A UK study has found that used diesel vehicles are less reliable and more expensive to fix than their petrol counterparts.
The report by warranty provider Motoreasy analysed 30,000 three to eight-year-old vehicles over a 12-month period and found that diesel models broke down three times more on average. As the diesel market drops in the UK, buyers are moving to the used market to purchase the technology, partially due to older vehicle excise duty (VED) rates remaining favourable.
Drivers of diesels are also likely to pay bigger repair bills, partially due to the complexity of the engine and its components compared to petrol vehicles. The average engine repair bill for a diesel was £517 compared with £433 for a petrol vehicle, a difference of 20%.

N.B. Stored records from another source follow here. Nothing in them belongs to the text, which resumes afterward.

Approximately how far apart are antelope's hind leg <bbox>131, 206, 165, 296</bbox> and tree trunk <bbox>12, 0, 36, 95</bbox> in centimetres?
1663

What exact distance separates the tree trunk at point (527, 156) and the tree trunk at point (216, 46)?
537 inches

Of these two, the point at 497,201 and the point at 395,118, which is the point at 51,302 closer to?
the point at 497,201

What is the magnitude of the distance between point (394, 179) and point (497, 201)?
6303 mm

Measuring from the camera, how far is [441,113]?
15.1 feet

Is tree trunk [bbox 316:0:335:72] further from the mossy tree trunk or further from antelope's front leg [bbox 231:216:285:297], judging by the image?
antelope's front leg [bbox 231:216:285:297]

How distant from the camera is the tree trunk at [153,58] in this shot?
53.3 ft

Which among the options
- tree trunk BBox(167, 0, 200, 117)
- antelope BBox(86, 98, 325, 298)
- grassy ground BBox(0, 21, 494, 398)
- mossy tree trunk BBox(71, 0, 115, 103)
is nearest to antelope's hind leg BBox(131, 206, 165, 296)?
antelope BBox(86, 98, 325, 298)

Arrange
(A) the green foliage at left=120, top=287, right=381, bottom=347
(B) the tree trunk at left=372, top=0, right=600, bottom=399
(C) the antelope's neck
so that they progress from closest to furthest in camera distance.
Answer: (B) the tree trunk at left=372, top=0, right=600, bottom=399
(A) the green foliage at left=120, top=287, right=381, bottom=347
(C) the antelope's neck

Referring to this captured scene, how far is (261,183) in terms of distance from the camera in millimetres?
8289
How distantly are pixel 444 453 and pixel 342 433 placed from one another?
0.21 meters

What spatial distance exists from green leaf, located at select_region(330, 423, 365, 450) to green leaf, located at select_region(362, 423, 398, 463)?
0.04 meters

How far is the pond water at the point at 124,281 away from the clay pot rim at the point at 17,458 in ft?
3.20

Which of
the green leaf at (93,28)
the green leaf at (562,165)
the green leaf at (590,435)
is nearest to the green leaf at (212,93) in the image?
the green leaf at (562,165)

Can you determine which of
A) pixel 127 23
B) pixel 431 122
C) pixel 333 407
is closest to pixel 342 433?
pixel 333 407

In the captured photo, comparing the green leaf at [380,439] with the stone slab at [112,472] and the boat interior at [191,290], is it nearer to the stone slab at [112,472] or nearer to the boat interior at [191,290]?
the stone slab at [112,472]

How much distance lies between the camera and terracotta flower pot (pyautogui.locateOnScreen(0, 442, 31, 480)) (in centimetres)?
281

Duncan McClure Fisher, the founder of MotorEasy, comments: “Diesels experience many more small problems than petrol cars. They are less reliable and, when a big item goes wrong, it costs a lot more to put right.”
He advised: “If you’re still considering a used diesel car, our advice is to avoid high-mileage examples, particularly if you are only driving low mileage or doing city driving.”
With engine faults, in particular, being far more prevalent in diesels than petrol cars, the biggest repair cost amounted to an eye-watering £4,030.80.
Diesel cars are less reliable than petrol for more than seven in 10 manufacturers (71%), with Alfa Romeo oil-burners faring the worst against their petrol counterparts and experiencing a fault almost four times as often. The most reliable diesel cars are made by Skoda, with a failure rate of just 9%, the report states.
Alfa Romeo, Chevrolet, Land Rover, Kia and Mazda diesels have the highest average diesel engine repair cost versus petrol counterparts.
The higher rate of diesel engine failures is mostly down to the fact that diesel engines are under more pressure than petrol counterparts. Diesel units rely on self-compression, meaning that fuel is compressed to a much greater extent, putting more pressure on internal engine parts. The higher pressures within can also lead to more wear and tear, adding to the potential of a component failure.
Only seven of 25 car makers analysed showed fewer breakdowns for diesel models. Petrol-powered BMWs experienced faults 60% more often, while Audi, Skoda, Lexus, MINI, Peugeot and Porsche also bucked the trend.
Diesel is being continuously demonised in the UK, with the government announcing that new vehicles sold will be put into a higher band of VED for their first year of registration. This has confused the automotive industry, as newer diesels are considered cleaner than their predecessors, and by discouraging their purchase, air quality will be impacted. This is already being seen, with CO2 levels in the country rising 0.8% in 2017, the first time since monitoring air levels began 20 years ago.